◆ Request: Format the entries from the line containing "How far does" through the end of the entries as a two-column CSV with the headers input and output. Give one row per entry, with its text and its answer each in a single quoted field, line breaks turned into spaces, and the pictures left out.

◆ Records supplied:

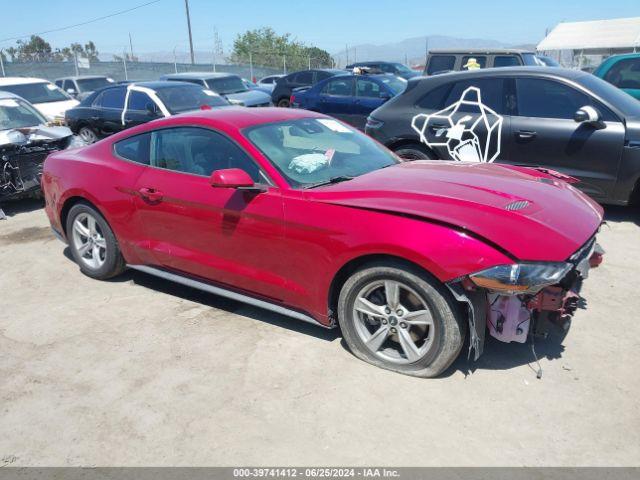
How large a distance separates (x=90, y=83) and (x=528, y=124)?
18.0 metres

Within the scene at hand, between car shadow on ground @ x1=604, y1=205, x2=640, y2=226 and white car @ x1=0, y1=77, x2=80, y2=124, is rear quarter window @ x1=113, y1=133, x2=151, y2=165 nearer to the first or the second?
car shadow on ground @ x1=604, y1=205, x2=640, y2=226

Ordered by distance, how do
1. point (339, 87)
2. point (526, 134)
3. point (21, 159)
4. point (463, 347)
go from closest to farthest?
1. point (463, 347)
2. point (526, 134)
3. point (21, 159)
4. point (339, 87)

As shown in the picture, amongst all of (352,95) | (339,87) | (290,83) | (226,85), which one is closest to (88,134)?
(226,85)

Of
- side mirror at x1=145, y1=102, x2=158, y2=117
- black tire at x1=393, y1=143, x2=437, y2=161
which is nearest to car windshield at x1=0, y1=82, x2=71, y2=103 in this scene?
side mirror at x1=145, y1=102, x2=158, y2=117

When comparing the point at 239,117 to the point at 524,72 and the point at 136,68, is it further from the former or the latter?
the point at 136,68

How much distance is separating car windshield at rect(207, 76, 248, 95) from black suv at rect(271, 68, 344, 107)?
1.82 metres

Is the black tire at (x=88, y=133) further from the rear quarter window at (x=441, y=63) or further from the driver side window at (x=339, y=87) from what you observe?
the rear quarter window at (x=441, y=63)

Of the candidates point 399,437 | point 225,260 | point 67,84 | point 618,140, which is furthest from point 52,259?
point 67,84

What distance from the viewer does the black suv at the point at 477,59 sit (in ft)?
38.2

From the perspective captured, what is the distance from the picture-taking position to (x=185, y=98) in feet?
36.1

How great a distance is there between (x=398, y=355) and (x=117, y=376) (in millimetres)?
1824

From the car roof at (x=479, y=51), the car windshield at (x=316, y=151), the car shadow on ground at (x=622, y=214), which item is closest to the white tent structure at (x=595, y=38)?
the car roof at (x=479, y=51)

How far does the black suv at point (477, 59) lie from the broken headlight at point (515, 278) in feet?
30.5

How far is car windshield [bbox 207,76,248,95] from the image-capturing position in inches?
613
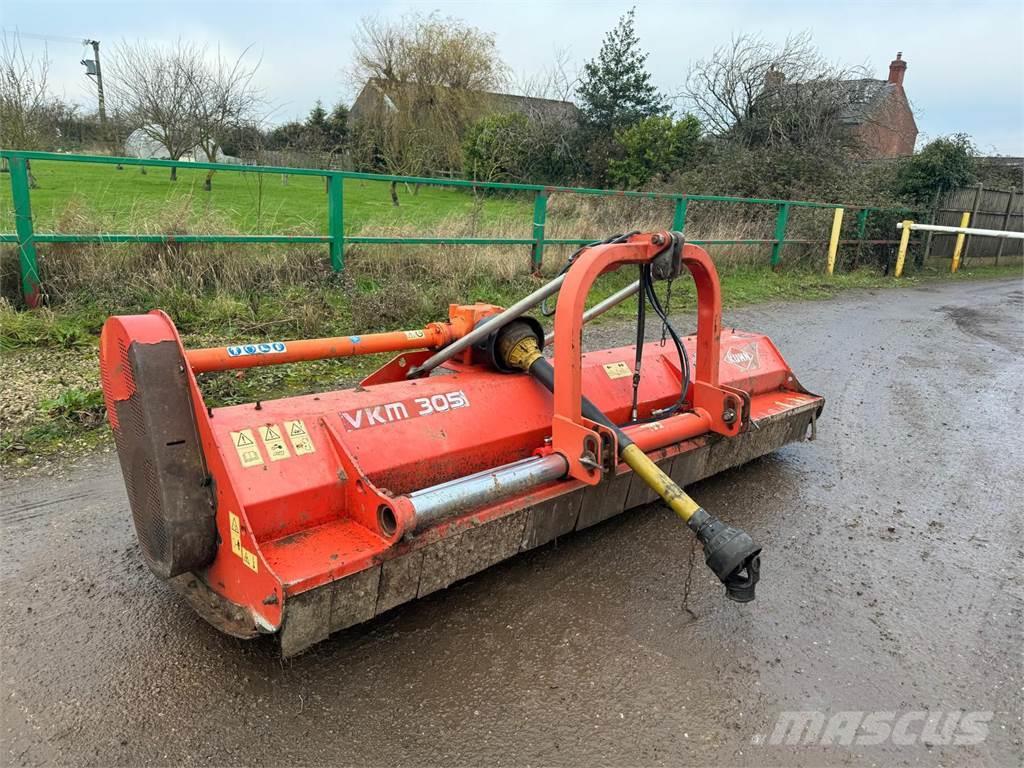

◆ Task solution:
input,output
"How far does the black suv at point (477, 59) lie from the broken headlight at point (515, 278) in feet?","30.5"
"How far is car windshield [bbox 207,76,248,95] from the image-capturing position in inches?","613"